I pretty much have to deal with her because it’s only been a little over a week and my boss hired her. But that doesn’t mean I’m not going to roll my eyes and maybe even sigh loudly when she so much as breathes because OMIGOD, I CANNOT DEAL.
 
That also doesn’t mean that I’m not going to mention something to my boss when my boss gets back in town. Isn’t that what boss people do? Discuss their minions? Because, OH DOES THIS MINION NEED TO BE DISCUSSED.

 

Six years. September 11, 2007

Filed under: New York New York — Clink @ 10:40 am

I cried on the treadmill again this morning, but this time it was not over a music video.
 
The hovering clouds are apt; it’s the most depressing day of the year, especially around these parts.
 
While walking back from the gym this morning I saw a group of policemen and firefighters, one of them holding a flag, crossing through Columbus Circle. All of us at the corner, even though we had a walk signal, stopped in our tracks. I wanted to salute. Or say “thank you.” Instead I just gave a small smile and lowered my head slightly and proceeded.
 
In the office this morning we played the “where were you game,” because that’s what ties us. We each bring our own sorrow, our own tale to the tragic potluck. Sharing makes it easier.
 
Me? I was in college, a junior. I woke up before my roommates and went into the living room. I sat down with a bowl of cereal – Special K, skim milk, why do I remember that detail? – and turned on the television. The first plane had just hit. It was the beginning, back when everyone thought it was an accident.
 
I called my dad at his office, just to talk to someone.
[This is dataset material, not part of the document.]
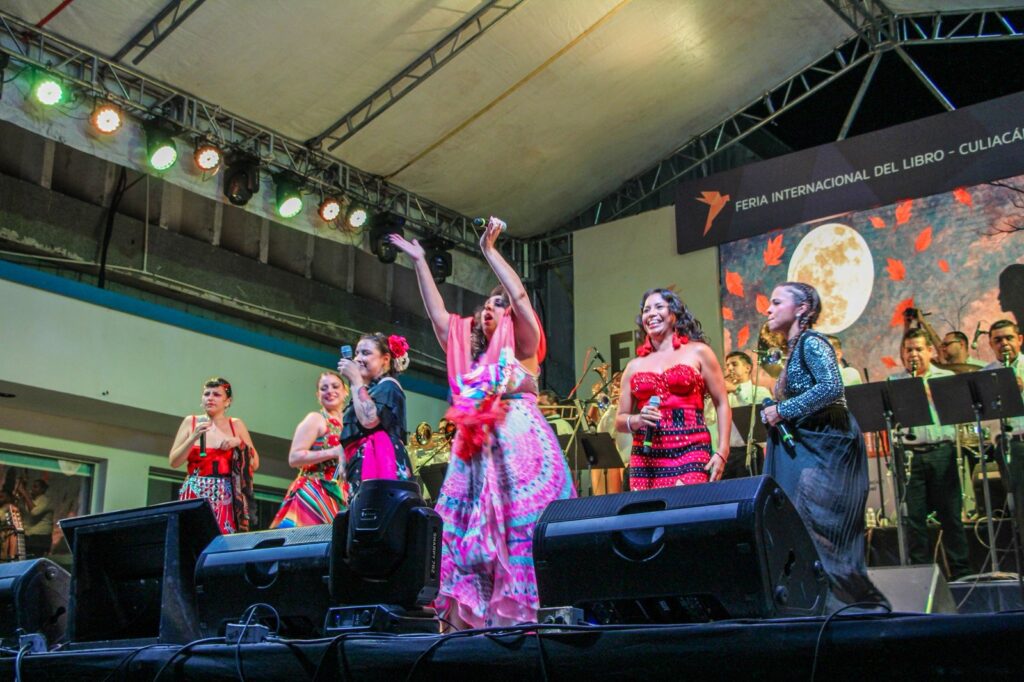 Regina Orozco brilló en Flores de Amapa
I was a fearful flyer even then and anything remotely related to an air disaster sent me into an emotional frenzy.
 
Then the second plane.
 
Then the world changed.
 
I wasn’t in New York when it happened. Like all of us, I knew people who were. Knew people who knew people who died. One of those names this morning that I listened to while eating breakfast, while brushing my teeth, while getting dressed. I only made it to the D’s before I had to leave for work.
 
New York is New York today. People go about their business, nothing seems all too different. A bit more somber, yes. Just a bit.
 
Many blocks south, however, I’m sure things are a lot different: the gathering of people at Ground Zero, people who lost. Not people who knew people; people who are the people that people knew.
 
Six years seems like a lifetime. I can’t even remember when terror wasn’t a part of our daily lives. When every time I went through the Lincoln Tunnel or over the George Washington Bridge or down into the subway it didn’t cross my mind: are they going to blow this up next?
 
My children, your children – they will never have known life before 9/11. It’s hard to comprehend.
 
I don’t want to get lost in the depression, so I’m going to stop there.
 
It comes down to the fact that I’m proud to be a part of this city. Today more than usual.
 
Feel free to share your “where I was” story. On the surface it’s selfish, I know, because none of us were actually in the buildings so who cares where we were? But it’s cathartic. It binds us. And in the face of all of this, being brought together is the silver lining on a dark, dark cloud.